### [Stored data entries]
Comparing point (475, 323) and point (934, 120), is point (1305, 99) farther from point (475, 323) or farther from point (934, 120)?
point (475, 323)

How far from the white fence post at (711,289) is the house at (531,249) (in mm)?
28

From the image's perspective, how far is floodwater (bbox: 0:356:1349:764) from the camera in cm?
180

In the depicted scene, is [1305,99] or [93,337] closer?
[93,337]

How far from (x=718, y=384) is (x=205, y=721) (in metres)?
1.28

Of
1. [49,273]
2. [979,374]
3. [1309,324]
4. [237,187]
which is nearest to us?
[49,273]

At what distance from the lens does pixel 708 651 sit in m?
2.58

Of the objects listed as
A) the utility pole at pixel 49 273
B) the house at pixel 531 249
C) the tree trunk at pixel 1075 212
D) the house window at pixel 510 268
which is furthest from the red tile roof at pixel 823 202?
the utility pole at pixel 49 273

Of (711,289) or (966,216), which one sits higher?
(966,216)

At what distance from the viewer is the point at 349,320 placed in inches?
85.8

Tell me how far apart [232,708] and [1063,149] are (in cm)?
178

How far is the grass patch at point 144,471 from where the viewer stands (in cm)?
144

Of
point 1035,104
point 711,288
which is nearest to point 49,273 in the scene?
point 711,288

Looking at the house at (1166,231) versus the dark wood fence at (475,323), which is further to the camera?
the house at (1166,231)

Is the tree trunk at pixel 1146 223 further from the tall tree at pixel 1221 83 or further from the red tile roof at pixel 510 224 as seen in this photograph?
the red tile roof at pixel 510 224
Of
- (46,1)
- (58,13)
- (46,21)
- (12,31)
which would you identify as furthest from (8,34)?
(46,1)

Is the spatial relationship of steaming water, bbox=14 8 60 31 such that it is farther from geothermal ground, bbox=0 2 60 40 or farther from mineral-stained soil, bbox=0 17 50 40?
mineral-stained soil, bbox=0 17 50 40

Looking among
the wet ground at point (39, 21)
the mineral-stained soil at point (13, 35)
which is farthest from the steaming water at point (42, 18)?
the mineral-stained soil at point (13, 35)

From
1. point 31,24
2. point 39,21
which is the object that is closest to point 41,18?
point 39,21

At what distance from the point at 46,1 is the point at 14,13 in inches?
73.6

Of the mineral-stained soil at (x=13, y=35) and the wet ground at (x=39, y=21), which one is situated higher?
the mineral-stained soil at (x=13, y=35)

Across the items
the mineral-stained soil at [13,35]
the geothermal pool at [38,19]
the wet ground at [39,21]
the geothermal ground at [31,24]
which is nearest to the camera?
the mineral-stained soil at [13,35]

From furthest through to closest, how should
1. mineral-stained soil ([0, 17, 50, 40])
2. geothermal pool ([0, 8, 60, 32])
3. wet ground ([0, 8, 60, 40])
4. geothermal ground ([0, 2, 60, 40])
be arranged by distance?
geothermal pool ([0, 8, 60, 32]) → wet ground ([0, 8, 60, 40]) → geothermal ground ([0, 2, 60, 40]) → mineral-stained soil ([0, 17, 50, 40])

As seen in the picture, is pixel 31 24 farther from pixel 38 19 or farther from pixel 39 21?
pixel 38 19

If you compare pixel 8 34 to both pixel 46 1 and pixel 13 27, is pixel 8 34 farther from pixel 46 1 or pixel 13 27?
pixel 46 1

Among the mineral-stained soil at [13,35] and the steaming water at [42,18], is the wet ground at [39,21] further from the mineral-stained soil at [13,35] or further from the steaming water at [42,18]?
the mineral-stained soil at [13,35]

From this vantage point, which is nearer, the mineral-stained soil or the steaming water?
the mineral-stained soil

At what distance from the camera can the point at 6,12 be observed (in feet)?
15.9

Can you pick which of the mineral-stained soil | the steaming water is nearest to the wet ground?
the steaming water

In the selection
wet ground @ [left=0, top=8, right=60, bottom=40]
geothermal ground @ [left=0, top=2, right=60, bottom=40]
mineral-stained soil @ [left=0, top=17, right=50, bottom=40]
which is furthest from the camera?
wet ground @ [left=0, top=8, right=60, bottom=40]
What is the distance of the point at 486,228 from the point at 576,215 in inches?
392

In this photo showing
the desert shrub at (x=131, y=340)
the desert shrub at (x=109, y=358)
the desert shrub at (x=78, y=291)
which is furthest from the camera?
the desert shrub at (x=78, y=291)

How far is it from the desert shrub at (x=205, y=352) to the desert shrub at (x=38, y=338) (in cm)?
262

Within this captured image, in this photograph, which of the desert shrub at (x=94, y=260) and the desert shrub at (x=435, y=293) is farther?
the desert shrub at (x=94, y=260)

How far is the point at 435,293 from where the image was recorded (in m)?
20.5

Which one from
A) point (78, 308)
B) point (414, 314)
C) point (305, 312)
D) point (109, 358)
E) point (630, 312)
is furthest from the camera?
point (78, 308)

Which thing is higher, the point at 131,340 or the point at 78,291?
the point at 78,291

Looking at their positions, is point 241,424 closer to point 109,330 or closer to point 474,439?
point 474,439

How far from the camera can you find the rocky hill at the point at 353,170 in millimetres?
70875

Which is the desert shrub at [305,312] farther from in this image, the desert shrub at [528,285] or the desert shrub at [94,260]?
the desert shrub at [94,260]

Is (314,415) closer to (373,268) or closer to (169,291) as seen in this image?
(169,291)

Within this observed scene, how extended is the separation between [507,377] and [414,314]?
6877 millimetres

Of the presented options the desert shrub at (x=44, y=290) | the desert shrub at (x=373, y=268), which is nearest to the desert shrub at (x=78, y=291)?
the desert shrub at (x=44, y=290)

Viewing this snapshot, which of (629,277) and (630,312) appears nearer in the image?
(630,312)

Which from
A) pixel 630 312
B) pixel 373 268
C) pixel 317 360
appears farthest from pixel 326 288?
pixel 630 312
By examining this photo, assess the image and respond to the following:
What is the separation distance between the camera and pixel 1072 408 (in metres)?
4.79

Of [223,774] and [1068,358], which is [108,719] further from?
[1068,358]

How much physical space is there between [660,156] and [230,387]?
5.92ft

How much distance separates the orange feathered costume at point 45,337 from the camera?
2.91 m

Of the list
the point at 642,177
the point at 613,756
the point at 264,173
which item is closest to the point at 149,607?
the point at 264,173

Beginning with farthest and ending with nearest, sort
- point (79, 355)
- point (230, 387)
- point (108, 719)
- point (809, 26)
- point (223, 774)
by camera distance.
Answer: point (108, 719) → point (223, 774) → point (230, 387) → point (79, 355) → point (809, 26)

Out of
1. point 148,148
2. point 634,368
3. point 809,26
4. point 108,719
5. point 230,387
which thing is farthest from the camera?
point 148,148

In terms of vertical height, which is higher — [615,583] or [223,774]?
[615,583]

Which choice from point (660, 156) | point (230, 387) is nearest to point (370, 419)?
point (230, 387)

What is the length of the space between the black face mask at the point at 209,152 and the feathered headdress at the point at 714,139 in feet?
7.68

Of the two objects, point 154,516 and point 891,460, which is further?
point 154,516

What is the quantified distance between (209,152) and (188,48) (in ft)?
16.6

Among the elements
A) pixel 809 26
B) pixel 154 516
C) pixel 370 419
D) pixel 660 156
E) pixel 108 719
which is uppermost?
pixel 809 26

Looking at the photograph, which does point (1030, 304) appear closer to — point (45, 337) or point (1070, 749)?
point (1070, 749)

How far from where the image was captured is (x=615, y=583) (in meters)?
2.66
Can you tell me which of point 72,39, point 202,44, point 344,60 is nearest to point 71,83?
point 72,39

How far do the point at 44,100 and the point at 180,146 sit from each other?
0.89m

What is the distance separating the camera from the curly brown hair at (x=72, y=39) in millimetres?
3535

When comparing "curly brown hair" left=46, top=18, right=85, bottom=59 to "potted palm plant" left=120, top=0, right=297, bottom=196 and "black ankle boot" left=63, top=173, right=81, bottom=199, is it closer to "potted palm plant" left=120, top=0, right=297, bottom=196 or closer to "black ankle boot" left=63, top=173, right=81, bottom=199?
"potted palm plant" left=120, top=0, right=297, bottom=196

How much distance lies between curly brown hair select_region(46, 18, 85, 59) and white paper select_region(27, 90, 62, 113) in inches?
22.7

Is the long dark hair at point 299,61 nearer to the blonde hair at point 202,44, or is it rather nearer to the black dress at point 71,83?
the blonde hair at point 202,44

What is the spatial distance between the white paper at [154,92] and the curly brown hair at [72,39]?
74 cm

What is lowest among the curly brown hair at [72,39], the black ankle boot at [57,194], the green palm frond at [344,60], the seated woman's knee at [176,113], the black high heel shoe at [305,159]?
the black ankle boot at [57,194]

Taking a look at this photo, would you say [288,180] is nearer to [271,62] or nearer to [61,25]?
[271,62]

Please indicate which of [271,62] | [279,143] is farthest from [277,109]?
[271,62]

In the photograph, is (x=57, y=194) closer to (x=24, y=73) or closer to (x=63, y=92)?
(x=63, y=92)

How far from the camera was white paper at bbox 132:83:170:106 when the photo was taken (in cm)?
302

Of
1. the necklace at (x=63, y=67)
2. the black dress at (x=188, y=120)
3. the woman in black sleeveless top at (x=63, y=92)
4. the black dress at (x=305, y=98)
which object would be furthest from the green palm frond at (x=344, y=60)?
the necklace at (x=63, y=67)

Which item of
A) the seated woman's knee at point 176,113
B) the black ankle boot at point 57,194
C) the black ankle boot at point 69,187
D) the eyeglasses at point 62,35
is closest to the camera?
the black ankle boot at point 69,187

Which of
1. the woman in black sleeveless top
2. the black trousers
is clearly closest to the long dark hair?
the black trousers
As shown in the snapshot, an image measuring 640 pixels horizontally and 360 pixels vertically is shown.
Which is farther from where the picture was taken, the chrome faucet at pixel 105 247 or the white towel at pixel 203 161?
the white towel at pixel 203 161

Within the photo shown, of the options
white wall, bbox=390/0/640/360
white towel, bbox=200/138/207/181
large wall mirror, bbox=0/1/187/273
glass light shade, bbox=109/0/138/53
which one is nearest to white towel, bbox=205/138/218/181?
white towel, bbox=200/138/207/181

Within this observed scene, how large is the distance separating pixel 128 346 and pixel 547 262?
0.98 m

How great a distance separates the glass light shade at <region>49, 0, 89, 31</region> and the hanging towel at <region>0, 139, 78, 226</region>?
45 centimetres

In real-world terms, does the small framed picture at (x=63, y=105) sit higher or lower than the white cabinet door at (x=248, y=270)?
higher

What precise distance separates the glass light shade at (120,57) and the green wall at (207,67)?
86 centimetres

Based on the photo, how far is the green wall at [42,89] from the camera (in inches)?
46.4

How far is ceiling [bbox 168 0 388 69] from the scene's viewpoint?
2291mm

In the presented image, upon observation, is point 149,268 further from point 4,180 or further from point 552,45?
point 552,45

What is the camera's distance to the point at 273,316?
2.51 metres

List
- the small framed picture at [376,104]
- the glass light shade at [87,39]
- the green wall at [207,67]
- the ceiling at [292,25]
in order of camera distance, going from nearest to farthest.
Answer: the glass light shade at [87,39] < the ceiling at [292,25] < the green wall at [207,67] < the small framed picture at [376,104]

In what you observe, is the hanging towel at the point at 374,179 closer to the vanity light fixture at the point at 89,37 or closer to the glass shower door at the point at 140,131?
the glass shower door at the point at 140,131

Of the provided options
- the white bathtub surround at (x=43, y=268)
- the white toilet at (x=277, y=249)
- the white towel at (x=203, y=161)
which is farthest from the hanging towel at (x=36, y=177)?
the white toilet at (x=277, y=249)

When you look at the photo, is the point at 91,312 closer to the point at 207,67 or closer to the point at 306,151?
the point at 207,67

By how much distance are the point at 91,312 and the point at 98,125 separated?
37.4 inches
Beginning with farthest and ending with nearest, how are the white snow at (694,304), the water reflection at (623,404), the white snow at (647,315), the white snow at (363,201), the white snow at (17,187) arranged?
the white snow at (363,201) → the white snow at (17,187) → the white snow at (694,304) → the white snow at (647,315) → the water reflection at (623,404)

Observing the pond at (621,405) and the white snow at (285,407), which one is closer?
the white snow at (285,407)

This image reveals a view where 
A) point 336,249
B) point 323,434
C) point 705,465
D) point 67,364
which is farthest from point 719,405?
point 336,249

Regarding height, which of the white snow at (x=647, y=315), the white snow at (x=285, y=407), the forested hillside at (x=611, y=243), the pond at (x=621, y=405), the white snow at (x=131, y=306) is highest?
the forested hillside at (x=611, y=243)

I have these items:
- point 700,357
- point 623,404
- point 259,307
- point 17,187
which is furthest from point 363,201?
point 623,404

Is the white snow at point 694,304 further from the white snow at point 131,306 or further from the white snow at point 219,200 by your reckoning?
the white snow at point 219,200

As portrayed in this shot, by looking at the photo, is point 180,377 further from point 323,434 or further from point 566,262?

### [The exercise]
Please rewrite the listing starting with the line that contains "Is the white" and going on through its end, substituting "farther" for "further" and leaving everything else unchanged.

### [Finished task]
Is the white snow at point 694,304 farther from the white snow at point 131,306 or farther from the white snow at point 219,200 by your reckoning?
the white snow at point 219,200

As portrayed in this shot, by looking at the photo, is point 180,377 farther from point 323,434 or farther from point 566,262?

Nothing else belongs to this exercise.